This chapter introduces a fundamental tool to solve a simple class of continuous control problems: the linear quadratic regulator. We will then extend this basic method to more complex settings.

2.2Optimal control¶

Recall that an MDP is defined by its state space $\mathcal{S}$ , action space $\mathcal{A}$ , state transitions $P$ , reward function $r$ , and discount factor γ or time horizon $\hor$ . These have equivalents in the control setting:

The state and action spaces are continuous rather than finite. That is, $\mathcal{S} \subseteq \mathbb{R}^{n_\st}$ and $\mathcal{A} \subseteq \mathbb{R}^{n_\act}$ , where $n_\st$ and $n_\act$ are the corresponding dimensions of these spaces, i.e. the number of coordinates to specify a single state or action respectively.
We call the state transitions the dynamics of the system. In the most general case, these might change across timesteps and also include some stochastic noise $w_\hi$ at each timestep. We denote these dynamics as the function $f_\hi$ such that $\st_{\hi+1} = f_\hi(\st_\hi, \act_\hi, w_\hi)$ . Of course, we can simplify to cases where the dynamics are deterministic/noise-free (no $w_\hi$ term) and/or time-homogeneous (the same function $f$ across timesteps).
Instead of maximizing the reward function, we seek to minimize the cost function $c_\hi: \mathcal{S} \times \mathcal{A} \to \mathbb{R}$ . Often, the cost function describes how far away we are from a target state-action pair $(\st^\star, \act^\star)$ . An important special case is when the cost is time-homogeneous; that is, it remains the same function $c$ at each timestep $h$ .
We seek to minimize the undiscounted cost within a finite time horizon $\hor$ . Note that we end an episode at the final state $\st_\hor$ -- there is no $\act_\hor$ , and so we denote the cost for the final state as $c_\hor(\st_\hor)$ .
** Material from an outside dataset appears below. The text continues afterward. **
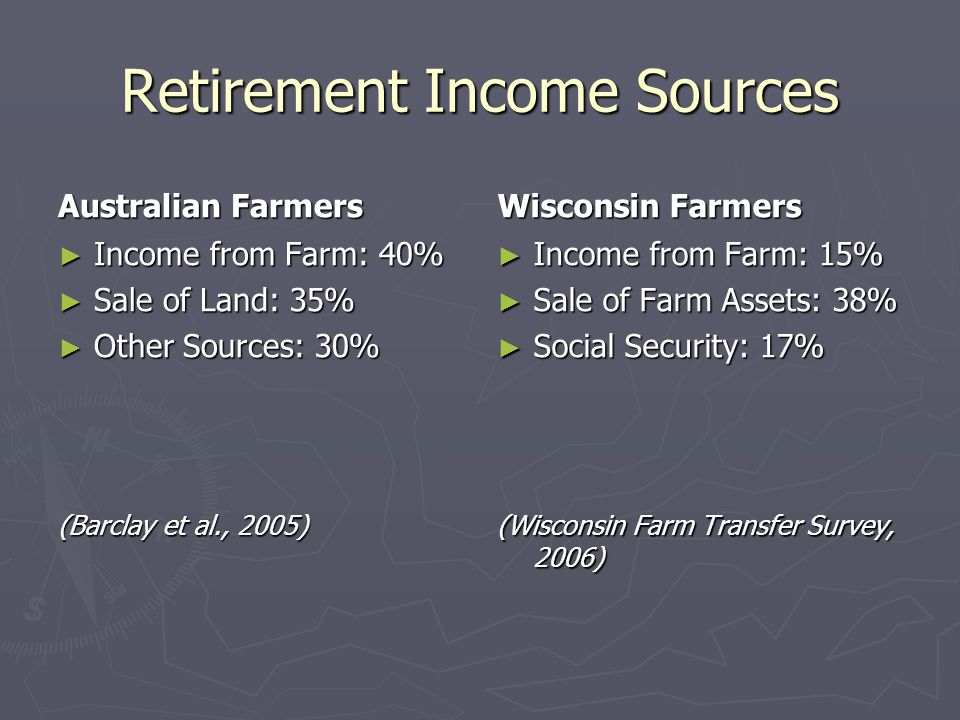 Retirement Income Sources Australian Farmers ► Income from Farm: 40% ► Sale of Land: 35% ► Other Sources: 30% (Barclay et al., 2005) Wisconsin Farmers ► Income from Farm: 15% ► Sale of Farm Assets: 38% ► Social Security: 17% (Wisconsin Farm Transfer Survey, 2006)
With all of these components, we can now formulate the optimal control problem: compute a policy to minimize the expected undiscounted cost over $\hor$ timesteps. In this chapter, we will only consider deterministic, time-dependent policies $\pi = (\pi_0, \dots, \pi_{H-1})$ where $\pi_h : \mathcal{S} \to \mathcal{A}$ for each $\hi \in [\hor]$ .

2.2.1A first attempt: Discretization¶

Can we solve this problem using tools from the finite MDP setting? If $\mathcal{S}$ and $\mathcal{A}$ were finite, then we’d be able to work backwards using the DP algorithm for computing the optimal policy in an MDP (Definition 1.11). This inspires us to try discretizing the problem.

Suppose $\mathcal{S}$ and $\mathcal{A}$ are bounded, that is, $\max_{\st \in \mathcal{S}} \|\st\| \le B_\st$ and $\max_{\act \in \mathcal{A}} \|\act\| \le B_\act$ . To make $\mathcal{S}$ and $\mathcal{A}$ finite, let’s choose some small positive ε, and simply round each coordinate to the nearest multiple of ε. For example, if $\epsilon = 0.01$ , then we round each element of $\st$ and $\act$ to two decimal spaces.

However, the discretized $\widetilde{\mathcal{S}}$ and $\widetilde{\mathcal{A}}$ may be finite, but they may be infeasibly large: we must divide each dimension into intervals of length $\varepsilon$ , resulting in $|\widetilde{\mathcal{S}}| = (B_\st/\varepsilon)^{n_\st}$ and $|\widetilde{\mathcal{A}}| = (B_\act/\varepsilon)^{n_\act}$ . To get a sense of how quickly this grows, consider $\varepsilon = 0.01, n_\st = n_\act = 10$ . Then the number of elements in the transition matrix would be $|\widetilde{\mathcal{S}}|^2 |\widetilde{\mathcal{A}}| = (100^{10})^2 (100^{10}) = 10^{60}$ ! (That’s a trillion trillion trillion trillion trillion.)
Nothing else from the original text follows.